> **Consigna A**
Reescribe de forma más breve el párrafo del fragmento sobre la idea de universidad que empieza con "Esta concepción discursiva de la educación", sin perder sus datos principales.
> **Consigna B**
Copia el tramo del fragmento sobre la idea de universidad que va desde "Esta concepción discursiva" hasta "abiertas al público.", este último incluido, y renombra "docentes" como "profesores".
> **Consigna C**
En el fragmento sobre la idea de universidad, ¿cuál es para Schleiermacher la primera ley de todo esfuerzo orientado hacia el conocimiento?

> **Fragmento seleccionado**
'''

Este es el pensamiento central de la idea de universidad que ya se encuentra en Schleiermacher, uno de sus ideólogos: “La primera ley de todo esfuerzo orientado hacia el conocimiento es: comunicación; y en la imposibilidad de decir cualquier cosa, inclusive únicamente para sí mismo, sin lenguaje, la naturaleza misma ha expresado con toda claridad esta ley de la comunicación” (Anrich, 1959 citado por Habermas, 1987, p. 95). Al citar este pasaje de Los pensamientos ocasionales acerca de las universidades en el sentido germano, reconoce Habermas que se toma en serio el hecho de que son las formas comunicativas las que conservan en última instancia unidos los procesos universitarios de aprendizaje en sus diferentes funciones, como ya lo había expresado también Humboldt al analizar las relaciones de los profesores con sus estudiantes: el docente “debería buscarlos, si ellos (los estudiantes y jóvenes colegas) no se congregaren espontáneamente en torno a él; así se aproximaría más a la meta de la universidad mediante la unión de los más experimentados, pero precisamente por ello más fácilmente unilaterales y con menor fuerza vital, con los más frágiles y todavía indecisos, buscando animosos en todas direcciones” (Anrich, 1959 citado por Habermas, 1987, p. 96).

Esta concepción discursiva de la educación como nervio de la red comunicacional que es la universidad contemporánea promovería la realización de su idea: la comunidad de docentes, estudiantes y colaboradores que viven de la esperanza normativa en la razonabilidad de los mejores argumentos, como razones y motivos que, en todo momento, pueden penetrar en una institución de puertas abiertas al público.

Se trata, por tanto, de desarrollar el estatuto epistemológico y metodológico del actuar comunicacional en sus tres momentos: el primero, el cambio de paradigma de la filosofía de la conciencia y del diálogo del alma consigo misma, del monólogo de la reflexión a la comunicación y el diálogo. La detrascendentalización de la razón humana puede cambiar de signo a lo universal: partiendo de lo a priori, del mundo de la vida como horizonte de horizontes, se comprende el noúmeno y la cosa en sí de Kant, como principio esperanza, reencantamiento del mundo necesariamente desencantado por la ciencia, la técnica y la tecnología. El segundo, la participación, que no la mera autorreflexión, hace de la facultad de juzgar lo que Hannah Arendt en sus conferencias sobre la filosofía política de Kant devela como procedimiento para partir de lo concreto de lo singular en busca de utopías en el horizonte de universalidad del cosmopolitismo tanto estoico como kantiano. Entonces sí, el segundo momento de la comunicación puede anteponer a la misma razón, como lo propone Martha Nussbaum{5}, la imaginación narrativa, la hermenéutica de la condición humana, la comprensión tanto de los contextos, como de lo singular y de la sensibilidad humana, una fenomenología del mundo de la vida y de la sociedad civil. “Sin la intersubjetividad del comprender ninguna objetividad del saber” (Habermas, 2005, p. 177). Para finalmente, en un tercer momento, poder argumentar, si y cuándo fuere necesario, dando razones y motivos para concertar puntos de vista acerca de aquellos mínimos sin los que no podríamos reconocernos como diferentes en nuestras diferencias de máximos culturales, valorativos y morales: no hay pluralismo ni interculturalidad si a la base no está el debate público político en ese espacio de razones constituido por la hermenéutica.

'''

> **Extracto de datos**
'''

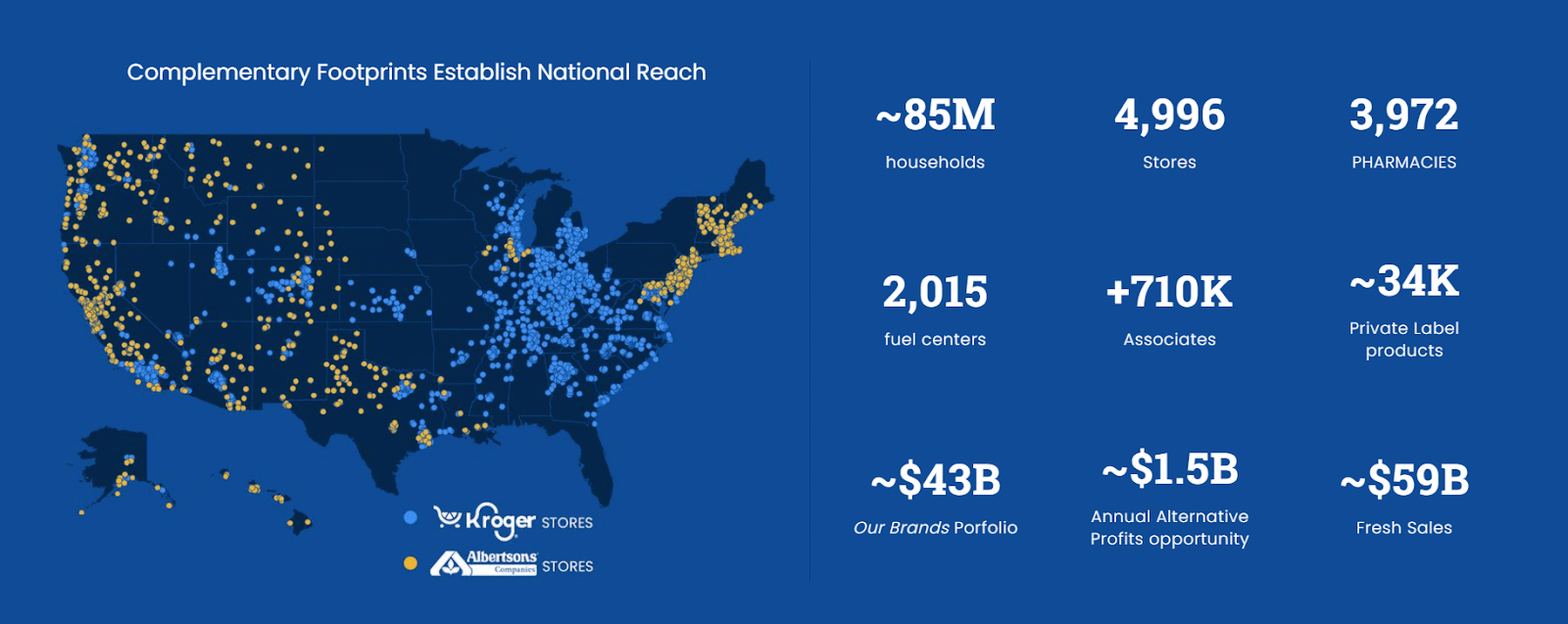 Complementary Footprints Establish National Reach

Kroger STORES

Albertsons Companies STORES

~85M
households

4,996
Stores

3,972
PHARMACIES

2,015
fuel centers

+710K
Associates

~34K
Private Label products

~$43B
Our Brands Porfolio

~$1.5B
Annual Alternative Profits opportunity

~$59B
Fresh Sales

'''

> **Solución desarrollada A**
Entender la educación de forma discursiva, como nervio de la red comunicacional de la universidad actual, ayudaría a realizar su idea: una comunidad de docentes, estudiantes y colaboradores que confía en la razonabilidad de los mejores argumentos, razones y motivos que pueden entrar en todo momento en una institución abierta al público.

> **Solución desarrollada B**
Esta concepción discursiva de la educación como nervio de la red comunicacional que es la universidad contemporánea promovería la realización de su idea: la comunidad de profesores, estudiantes y colaboradores que viven de la esperanza normativa en la razonabilidad de los mejores argumentos, como razones y motivos que, en todo momento, pueden penetrar en una institución de puertas abiertas al público.

> **Solución desarrollada C**
La comunicación.